We ran drivers 3-days endurance tests against Cassandra 2.0.11 and C* crashed with an OOME. This happened both with ruby-driver 1.0-beta and java-driver 2.0.8-snapshot.
Attached are :
|OOME_node_system.log||The system.log of one Cassandra node that crashed|
|gc.log.gz||The GC log on the same node|
|heap-usage-after-gc.png||The heap occupancy evolution after every GC cycle|
|heap-usage-after-gc-zoom.png||A focus on when things start to go wrong|
Our test executes 5 CQL statements (select, insert, select, delete, select) for a given unique id, during 3 days, using multiple threads. There is not change in the workload during the test.

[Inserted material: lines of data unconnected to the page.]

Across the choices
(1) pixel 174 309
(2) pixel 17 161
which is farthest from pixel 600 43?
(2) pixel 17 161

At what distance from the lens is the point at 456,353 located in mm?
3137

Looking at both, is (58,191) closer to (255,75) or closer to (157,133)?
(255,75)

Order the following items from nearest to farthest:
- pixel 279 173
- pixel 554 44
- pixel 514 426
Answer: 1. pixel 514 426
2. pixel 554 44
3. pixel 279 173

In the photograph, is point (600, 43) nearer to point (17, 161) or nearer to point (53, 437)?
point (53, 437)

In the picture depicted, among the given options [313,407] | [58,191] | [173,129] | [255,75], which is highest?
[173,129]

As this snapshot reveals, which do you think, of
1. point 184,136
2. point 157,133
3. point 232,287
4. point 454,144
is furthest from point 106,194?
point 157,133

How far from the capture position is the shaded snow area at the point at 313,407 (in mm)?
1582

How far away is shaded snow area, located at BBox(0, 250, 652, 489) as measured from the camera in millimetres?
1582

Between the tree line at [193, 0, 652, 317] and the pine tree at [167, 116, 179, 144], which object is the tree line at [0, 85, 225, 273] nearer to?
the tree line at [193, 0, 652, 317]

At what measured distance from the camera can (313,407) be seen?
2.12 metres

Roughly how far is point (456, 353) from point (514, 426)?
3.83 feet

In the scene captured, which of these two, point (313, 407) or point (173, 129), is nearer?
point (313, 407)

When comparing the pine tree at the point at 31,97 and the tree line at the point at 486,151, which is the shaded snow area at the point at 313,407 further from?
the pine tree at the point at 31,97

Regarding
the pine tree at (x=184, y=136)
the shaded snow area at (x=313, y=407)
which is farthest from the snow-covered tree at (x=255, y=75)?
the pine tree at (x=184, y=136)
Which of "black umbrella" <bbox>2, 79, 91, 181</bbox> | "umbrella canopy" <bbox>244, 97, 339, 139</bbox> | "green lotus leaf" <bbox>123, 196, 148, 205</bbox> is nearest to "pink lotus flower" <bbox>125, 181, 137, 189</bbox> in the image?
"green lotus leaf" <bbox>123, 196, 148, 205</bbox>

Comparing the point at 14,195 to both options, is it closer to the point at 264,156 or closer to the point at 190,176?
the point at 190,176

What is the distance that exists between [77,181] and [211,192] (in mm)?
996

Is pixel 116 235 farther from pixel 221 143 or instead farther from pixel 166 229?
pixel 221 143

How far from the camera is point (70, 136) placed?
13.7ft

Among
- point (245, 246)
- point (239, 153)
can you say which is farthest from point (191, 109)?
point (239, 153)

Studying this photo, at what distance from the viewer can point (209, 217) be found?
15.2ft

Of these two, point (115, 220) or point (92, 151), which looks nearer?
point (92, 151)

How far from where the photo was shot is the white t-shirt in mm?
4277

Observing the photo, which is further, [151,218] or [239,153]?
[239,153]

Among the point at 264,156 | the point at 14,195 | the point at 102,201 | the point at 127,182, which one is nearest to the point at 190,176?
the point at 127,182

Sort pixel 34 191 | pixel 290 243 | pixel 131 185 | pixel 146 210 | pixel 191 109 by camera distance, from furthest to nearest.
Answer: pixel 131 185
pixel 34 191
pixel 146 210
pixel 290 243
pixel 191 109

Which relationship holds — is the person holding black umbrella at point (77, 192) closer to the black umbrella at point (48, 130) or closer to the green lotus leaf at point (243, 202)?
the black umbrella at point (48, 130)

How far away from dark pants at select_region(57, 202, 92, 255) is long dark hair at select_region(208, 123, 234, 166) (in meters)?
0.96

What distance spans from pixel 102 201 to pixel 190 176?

In the attached log, it seems something starts in Cassandra between 2014-11-06 10:29:22 and 2014-11-06 10:45:32. This causes an allocation that fills the heap. We eventually get stuck in a Full GC storm and get an OOME in the logs.
I have run the java-driver tests against Cassandra 1.2.19 and 2.1.1. The error does not occur. It seems specific to 2.0.11.
- is broken by
CASSANDRA-6998 HintedHandoff - expired hints may block future hints deliveries
- is related to
CASSANDRA-8164 OOM due to slow memory meter